Scholars warned of a hasty political bargain, however, stressing the need for thorough and cautious preparations.

“Compromises similar to the Kono Statement or the Asia Women’s Fund will likely stir substantial backlash. They also run counter to Korea’s official stance,” said Seo Hyun-ju, a research fellow at the Northeast Asian History Foundation.

“The comfort women make a rare case in which state involvement in sexual violence in conflict is proved considerably clear. So the way this issue is tackled could be a yardstick for the resolution of similar issues that may emerge in the future elsewhere.” 

Kim Bok-dong, a former “comfort woman,” protests next to a bronze statue dedicated to the wartime sex slaves in front of the Japanese Embassy in Seoul on Sept. 10. (Yonhap)


Even in Seoul, controversy persists over whether compensation should be provided by Japan.
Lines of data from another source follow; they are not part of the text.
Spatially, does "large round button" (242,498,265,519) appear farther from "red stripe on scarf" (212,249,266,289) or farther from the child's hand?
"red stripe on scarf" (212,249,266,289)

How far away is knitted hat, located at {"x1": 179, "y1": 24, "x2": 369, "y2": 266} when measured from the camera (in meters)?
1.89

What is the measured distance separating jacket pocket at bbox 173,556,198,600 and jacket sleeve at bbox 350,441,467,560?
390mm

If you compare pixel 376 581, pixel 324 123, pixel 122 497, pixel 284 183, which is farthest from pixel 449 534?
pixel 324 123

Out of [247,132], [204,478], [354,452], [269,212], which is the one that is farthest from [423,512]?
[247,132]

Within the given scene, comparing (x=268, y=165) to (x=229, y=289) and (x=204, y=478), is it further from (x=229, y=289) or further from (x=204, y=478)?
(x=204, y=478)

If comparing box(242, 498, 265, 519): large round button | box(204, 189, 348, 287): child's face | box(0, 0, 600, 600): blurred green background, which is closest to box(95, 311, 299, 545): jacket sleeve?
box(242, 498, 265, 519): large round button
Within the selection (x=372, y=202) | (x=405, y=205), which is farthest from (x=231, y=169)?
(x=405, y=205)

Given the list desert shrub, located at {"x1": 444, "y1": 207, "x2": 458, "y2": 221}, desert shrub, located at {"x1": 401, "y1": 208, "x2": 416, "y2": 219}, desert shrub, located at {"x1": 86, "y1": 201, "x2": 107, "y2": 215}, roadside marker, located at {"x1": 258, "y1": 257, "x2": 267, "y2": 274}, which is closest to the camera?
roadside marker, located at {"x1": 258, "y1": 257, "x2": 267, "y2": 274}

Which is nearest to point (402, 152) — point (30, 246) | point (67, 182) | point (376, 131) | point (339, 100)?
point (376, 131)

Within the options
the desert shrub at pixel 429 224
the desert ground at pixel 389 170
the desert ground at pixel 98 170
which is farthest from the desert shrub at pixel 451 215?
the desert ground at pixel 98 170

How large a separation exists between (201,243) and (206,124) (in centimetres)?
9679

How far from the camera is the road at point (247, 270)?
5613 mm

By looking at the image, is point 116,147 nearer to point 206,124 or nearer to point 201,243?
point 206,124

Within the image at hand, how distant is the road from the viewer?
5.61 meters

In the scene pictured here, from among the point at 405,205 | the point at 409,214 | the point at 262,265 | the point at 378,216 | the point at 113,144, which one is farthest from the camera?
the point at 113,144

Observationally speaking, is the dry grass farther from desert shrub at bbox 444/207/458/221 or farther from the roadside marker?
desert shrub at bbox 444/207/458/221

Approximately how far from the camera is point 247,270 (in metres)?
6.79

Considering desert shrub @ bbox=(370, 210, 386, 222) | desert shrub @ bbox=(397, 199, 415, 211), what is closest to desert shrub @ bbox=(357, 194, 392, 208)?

Some officials and experts say that the Korean government can cover the part in light of the 1965 agreement, while others regard monetary support from Japan’s state coffers as a key indication of taking legal responsibility.

Despite the widespread view on Japan’s legal responsibility, some observers also argue that stipulating “government-level” accountability will be more legitimate and realistic given past agreements.

Among other challenges is how to ensure that no Japanese officials will negate or water down the ultimate resolution as they had often done at the parliament or news conferences.

When the Sasae formula was being discussed, Korea called for a guarantee that Japanese officials or politicians would not publicly disavow the deal, according to diplomats who were involved in the process. But Japan could not deliver a promise and the negotiations fell apart.

Similarly, Tokyo may demand an agreement that any new deal would be the last and resolve the sex slavery dispute once and for all, which would likely complicate Seoul’s efforts to convince and assuage the victims, their families and civic groups supporting them.

Japan could also push to put an end to other longstanding rows, such as those over Korean atomic bomb victims and Sakhalin Koreans who were forced into hard labor during the Sino-Japanese War, which Seoul says were not settled through the 1965 accord.

Hopes are growing for a thaw in the relationship in recent weeks as Seoul appears to be sending out reconciliatory signals. Early this month, Korea organized the first trilateral deputy-minister-level dialogue with Japan and China since November, and Foreign Minister Yun Byung-se met with Japanese Ambassador Koro Bessho for their first one-on-one talks since he took office last year.

Some observers say that despite pervasive perceptions over a hard-line Abe, he could exert political power and make concessions, citing Prospects dim for end to sex slavery feud

Japan’s tradition of pragmatism and his desire for a summit with President Park Geun-hye.

But another Seoul official offered a bleak outlook, saying the comfort women issue “doesn’t look like an area of flexibility for Abe. It is more about principles and belief than pragmatism.”

Another prime driving force is growing calls for Tokyo’s resolution in the international community. Vexed by unabated tension between its two top regional allies, the U.S. has been heaping pressure on the Abe administration, while the U.N. and other multinational agencies are stepping up criticism over its unrepentant attitude.

Seoul, for its part, faces pressure for legacy in foreign policy and practical needs for a thaw with Tokyo as the Park presidency is inching closer to the end of its second year.

“Diplomacy is all about compromise, but we will not make any unripe compromise on this one,” another senior Seoul official said on customary condition of anonymity.

“We are sticking to our position that Japan should make sincere efforts and formulate measures that are acceptable to the sex slavery victims from the standpoint that one who created the problem should solve it.”